• [ÉNONCÉ] Réécrivez sous forme de liste le paragraphe du récit sur Koussanar qui commence par « Retour en arrière » en conservant ses faits principaux.

• [DOCUMENT SOURCE]

________________

Dernier épisode de notre périple sénégalais. Direction Koussanar, village situé à quelque 400km de Dakar. Après 6h de route, accompagnés par un membre du bureau de Max Havelaar France, nous arrivons à Koussanar, vaste plaine de près de 3000 km², accueillant 20 000 habitants.
Là-bas, nous sommes reçus par un groupement de producteurs de coton qui, depuis presque 20 ans, se sont lancés dans le défi du bio puis de l’équitable.
Retour en arrière. Milieu des années 90. Après avoir constaté l’impact négatif de la culture conventionnelle (pesticides, engrais, etc.) sur l’environnement, la qualité des terres et la santé des hommes et des animaux, des producteurs se sont progressivement convertis à la culture biologique du coton. Dans les années 2000, ils se portent candidats à la certification commerce équitable, ce dernier leur offrant de nouveaux débouchés et plus « d’empowerment » (prix minimum garanti, avances sur récoltes, primes au développement gérées collectivement sur les bénéfices de chaque récolte qui favorisent l’organisation démocratique entre producteurs face aux coopératives d’état, aux spéculateurs, etc).
Mais tout n’est pas rose au pays de l’or blanc.

________________

• [DONNÉES PRÉSENTÉES]
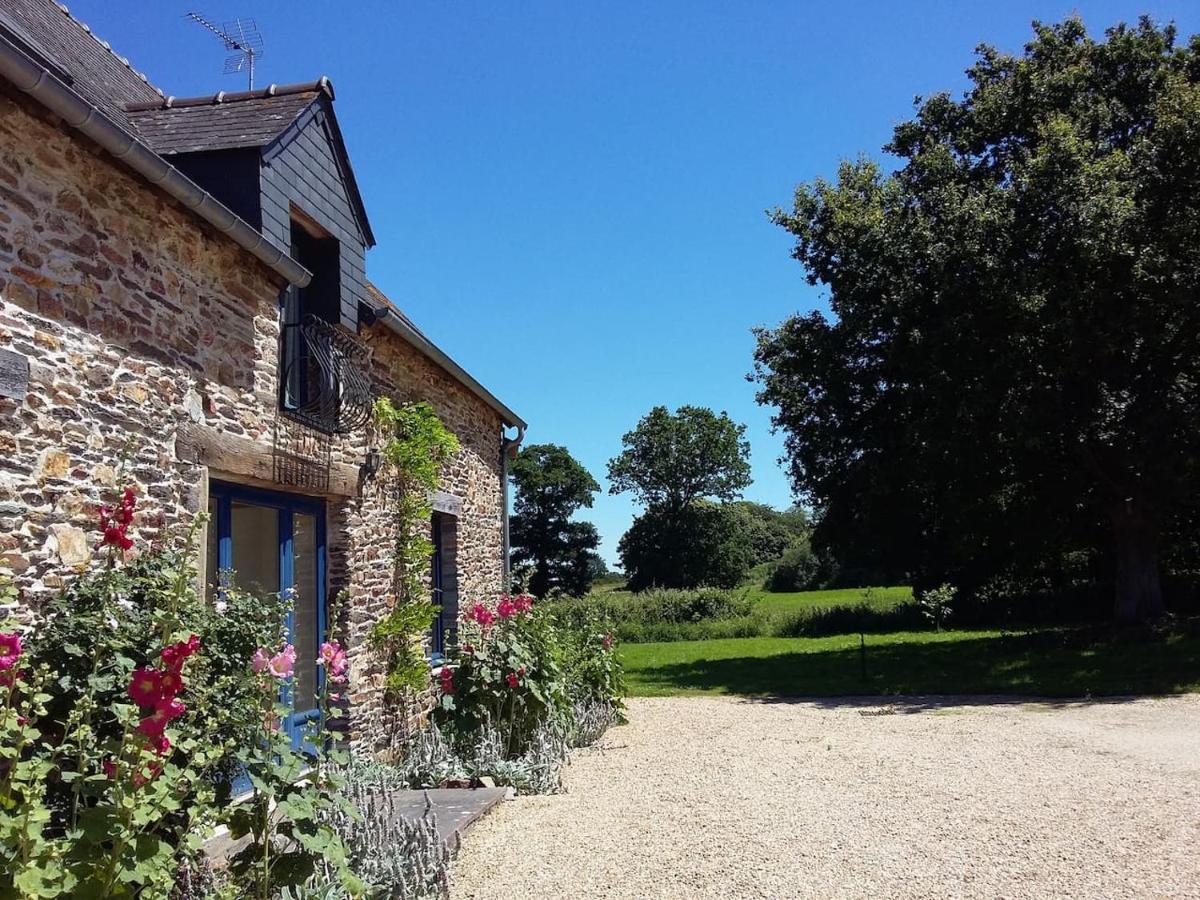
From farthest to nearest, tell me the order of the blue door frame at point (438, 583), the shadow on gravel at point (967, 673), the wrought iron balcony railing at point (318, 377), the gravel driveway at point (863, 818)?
the shadow on gravel at point (967, 673) < the blue door frame at point (438, 583) < the wrought iron balcony railing at point (318, 377) < the gravel driveway at point (863, 818)

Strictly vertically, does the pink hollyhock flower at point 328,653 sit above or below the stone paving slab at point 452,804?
above

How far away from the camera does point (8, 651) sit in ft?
8.53

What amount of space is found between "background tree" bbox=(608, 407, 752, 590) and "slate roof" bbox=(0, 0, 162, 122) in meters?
42.6

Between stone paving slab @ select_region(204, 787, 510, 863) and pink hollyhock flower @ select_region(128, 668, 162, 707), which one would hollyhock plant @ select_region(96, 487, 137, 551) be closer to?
pink hollyhock flower @ select_region(128, 668, 162, 707)

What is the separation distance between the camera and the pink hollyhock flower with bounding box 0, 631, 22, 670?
8.42 feet

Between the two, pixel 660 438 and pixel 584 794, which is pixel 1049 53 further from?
pixel 660 438

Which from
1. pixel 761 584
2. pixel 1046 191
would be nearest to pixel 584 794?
pixel 1046 191

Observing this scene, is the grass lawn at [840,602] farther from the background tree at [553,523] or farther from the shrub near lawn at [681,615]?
the background tree at [553,523]

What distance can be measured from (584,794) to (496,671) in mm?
1308

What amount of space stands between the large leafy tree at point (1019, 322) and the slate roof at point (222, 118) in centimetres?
968

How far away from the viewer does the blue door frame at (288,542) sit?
5.38m

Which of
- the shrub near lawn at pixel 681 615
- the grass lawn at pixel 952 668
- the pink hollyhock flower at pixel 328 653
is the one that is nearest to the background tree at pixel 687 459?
the shrub near lawn at pixel 681 615

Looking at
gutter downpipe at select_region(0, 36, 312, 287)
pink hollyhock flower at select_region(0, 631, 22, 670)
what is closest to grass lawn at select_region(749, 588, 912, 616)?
gutter downpipe at select_region(0, 36, 312, 287)

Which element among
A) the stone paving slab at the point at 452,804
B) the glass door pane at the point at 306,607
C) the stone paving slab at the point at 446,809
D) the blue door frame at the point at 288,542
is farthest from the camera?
the glass door pane at the point at 306,607
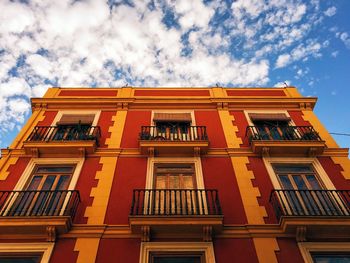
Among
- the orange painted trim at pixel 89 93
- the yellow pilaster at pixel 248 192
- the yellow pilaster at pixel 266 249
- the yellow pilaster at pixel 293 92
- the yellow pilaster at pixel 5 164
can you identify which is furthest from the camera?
the orange painted trim at pixel 89 93

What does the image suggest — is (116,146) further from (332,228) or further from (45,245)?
(332,228)

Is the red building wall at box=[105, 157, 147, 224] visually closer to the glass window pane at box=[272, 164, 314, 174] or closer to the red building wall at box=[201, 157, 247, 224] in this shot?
the red building wall at box=[201, 157, 247, 224]

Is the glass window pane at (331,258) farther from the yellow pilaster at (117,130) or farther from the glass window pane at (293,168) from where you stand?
the yellow pilaster at (117,130)

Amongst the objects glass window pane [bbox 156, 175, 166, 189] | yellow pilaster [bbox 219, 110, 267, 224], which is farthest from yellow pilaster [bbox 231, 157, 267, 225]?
glass window pane [bbox 156, 175, 166, 189]

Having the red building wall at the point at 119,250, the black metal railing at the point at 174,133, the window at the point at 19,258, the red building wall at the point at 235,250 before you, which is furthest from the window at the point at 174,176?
the window at the point at 19,258

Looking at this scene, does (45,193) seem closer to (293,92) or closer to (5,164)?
(5,164)

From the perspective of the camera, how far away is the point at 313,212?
336 inches

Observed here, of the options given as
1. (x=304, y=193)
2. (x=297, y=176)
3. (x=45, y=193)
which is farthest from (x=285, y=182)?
(x=45, y=193)

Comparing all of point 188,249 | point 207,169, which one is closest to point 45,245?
point 188,249

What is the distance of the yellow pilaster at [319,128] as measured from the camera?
1145 cm

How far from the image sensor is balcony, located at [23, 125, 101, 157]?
1073 centimetres

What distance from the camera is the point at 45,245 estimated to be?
7695mm

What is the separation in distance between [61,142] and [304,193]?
27.9 feet

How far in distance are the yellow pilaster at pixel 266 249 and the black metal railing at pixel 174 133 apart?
439 cm
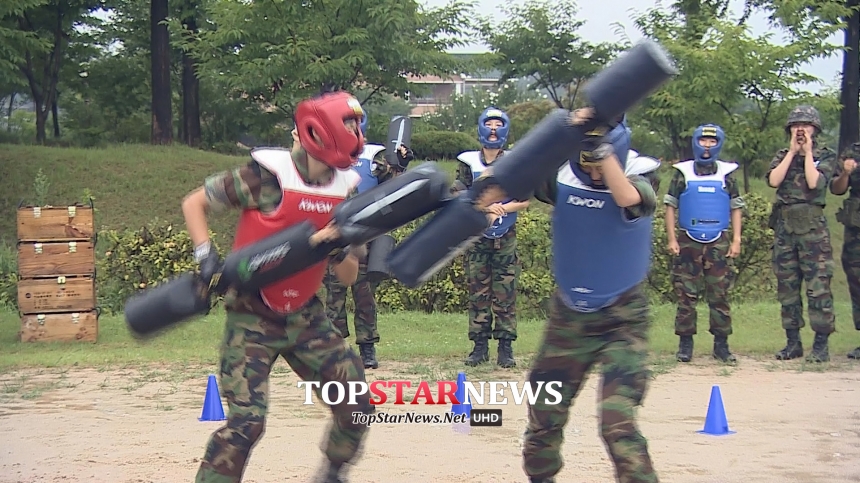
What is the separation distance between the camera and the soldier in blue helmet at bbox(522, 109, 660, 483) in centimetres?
491

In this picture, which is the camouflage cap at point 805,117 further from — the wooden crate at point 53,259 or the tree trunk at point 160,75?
the tree trunk at point 160,75

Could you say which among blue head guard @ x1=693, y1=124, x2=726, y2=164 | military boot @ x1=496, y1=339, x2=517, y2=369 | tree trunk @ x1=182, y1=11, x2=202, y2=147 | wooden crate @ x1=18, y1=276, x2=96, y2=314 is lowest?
military boot @ x1=496, y1=339, x2=517, y2=369

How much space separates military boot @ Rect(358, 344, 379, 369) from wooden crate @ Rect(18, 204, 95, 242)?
3914 millimetres

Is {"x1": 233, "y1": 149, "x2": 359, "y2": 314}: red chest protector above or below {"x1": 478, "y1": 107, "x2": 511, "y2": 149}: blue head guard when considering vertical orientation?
below

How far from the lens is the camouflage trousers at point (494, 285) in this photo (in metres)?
9.24

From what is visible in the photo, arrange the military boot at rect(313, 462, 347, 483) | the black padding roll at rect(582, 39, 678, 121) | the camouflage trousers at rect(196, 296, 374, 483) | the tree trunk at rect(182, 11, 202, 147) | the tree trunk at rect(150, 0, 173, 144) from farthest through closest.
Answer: the tree trunk at rect(182, 11, 202, 147), the tree trunk at rect(150, 0, 173, 144), the military boot at rect(313, 462, 347, 483), the camouflage trousers at rect(196, 296, 374, 483), the black padding roll at rect(582, 39, 678, 121)

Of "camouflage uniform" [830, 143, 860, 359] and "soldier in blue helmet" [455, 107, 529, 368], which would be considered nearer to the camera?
"soldier in blue helmet" [455, 107, 529, 368]

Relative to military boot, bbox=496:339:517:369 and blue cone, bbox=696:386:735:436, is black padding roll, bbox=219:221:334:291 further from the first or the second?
military boot, bbox=496:339:517:369

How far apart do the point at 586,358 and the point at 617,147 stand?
1092 mm

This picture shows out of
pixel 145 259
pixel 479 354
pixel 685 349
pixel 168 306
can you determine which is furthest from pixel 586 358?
pixel 145 259

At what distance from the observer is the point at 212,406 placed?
7.36 metres

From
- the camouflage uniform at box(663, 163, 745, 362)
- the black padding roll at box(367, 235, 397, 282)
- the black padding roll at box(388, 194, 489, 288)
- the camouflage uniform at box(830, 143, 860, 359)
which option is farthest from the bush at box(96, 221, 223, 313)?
the black padding roll at box(388, 194, 489, 288)

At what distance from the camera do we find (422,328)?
1234 centimetres

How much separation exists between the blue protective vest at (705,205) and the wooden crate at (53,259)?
674 centimetres
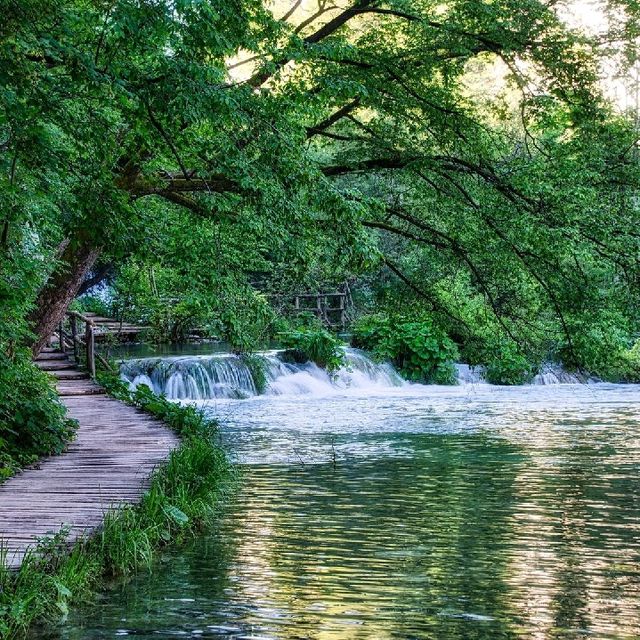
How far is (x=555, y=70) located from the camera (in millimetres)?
12039

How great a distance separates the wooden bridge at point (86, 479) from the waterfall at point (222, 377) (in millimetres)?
7811

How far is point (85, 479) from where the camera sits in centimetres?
1007

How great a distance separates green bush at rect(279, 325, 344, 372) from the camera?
2708 centimetres

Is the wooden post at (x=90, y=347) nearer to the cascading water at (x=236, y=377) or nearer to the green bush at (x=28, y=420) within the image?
the cascading water at (x=236, y=377)

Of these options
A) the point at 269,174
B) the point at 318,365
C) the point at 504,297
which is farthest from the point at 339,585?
the point at 318,365

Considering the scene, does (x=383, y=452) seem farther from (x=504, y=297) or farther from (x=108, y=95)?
(x=108, y=95)

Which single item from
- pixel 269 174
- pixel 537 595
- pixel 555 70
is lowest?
pixel 537 595

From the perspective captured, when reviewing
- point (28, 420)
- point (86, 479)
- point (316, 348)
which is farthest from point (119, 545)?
point (316, 348)

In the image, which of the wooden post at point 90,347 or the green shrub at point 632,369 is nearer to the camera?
the wooden post at point 90,347

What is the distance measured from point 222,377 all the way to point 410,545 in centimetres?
1592

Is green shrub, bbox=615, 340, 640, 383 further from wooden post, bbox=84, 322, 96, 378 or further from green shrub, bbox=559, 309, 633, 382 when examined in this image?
wooden post, bbox=84, 322, 96, 378

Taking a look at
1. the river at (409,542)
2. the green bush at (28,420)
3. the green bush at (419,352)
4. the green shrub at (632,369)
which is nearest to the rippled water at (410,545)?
the river at (409,542)

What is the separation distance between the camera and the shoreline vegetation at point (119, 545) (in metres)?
6.51

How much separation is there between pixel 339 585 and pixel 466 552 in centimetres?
164
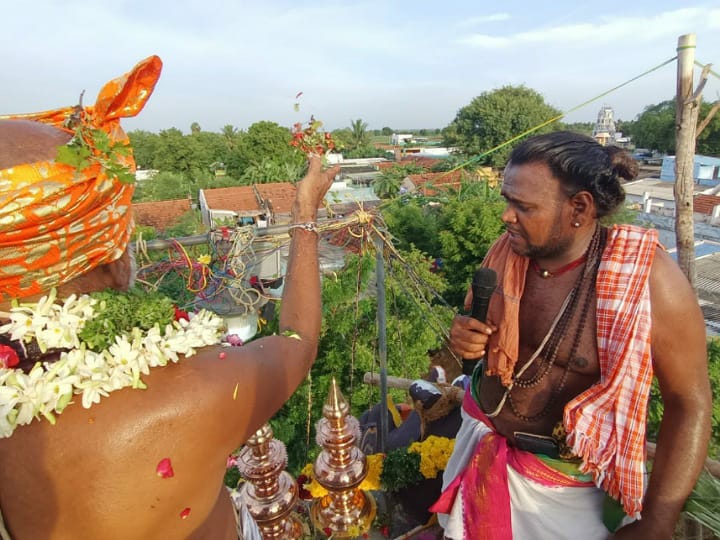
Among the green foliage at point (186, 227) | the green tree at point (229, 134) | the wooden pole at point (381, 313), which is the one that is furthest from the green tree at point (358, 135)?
the wooden pole at point (381, 313)

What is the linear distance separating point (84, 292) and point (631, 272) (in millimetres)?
1887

________________

• [RÉSULTAT DE L'EXERCICE]
- Milieu des années 90 : des producteurs constatent l'impact négatif de la culture conventionnelle (pesticides, engrais, etc.) sur l'environnement, la qualité des terres et la santé des hommes et des animaux. Ils se convertissent alors progressivement au coton biologique.
- Années 2000 : ils se portent candidats à la certification commerce équitable.
- Apports du commerce équitable : de nouveaux débouchés et plus « d'empowerment » :
  - prix minimum garanti ;
  - avances sur récoltes ;
  - primes au développement gérées collectivement sur les bénéfices de chaque récolte, qui favorisent l'organisation démocratique entre producteurs face aux coopératives d'État, aux spéculateurs, etc.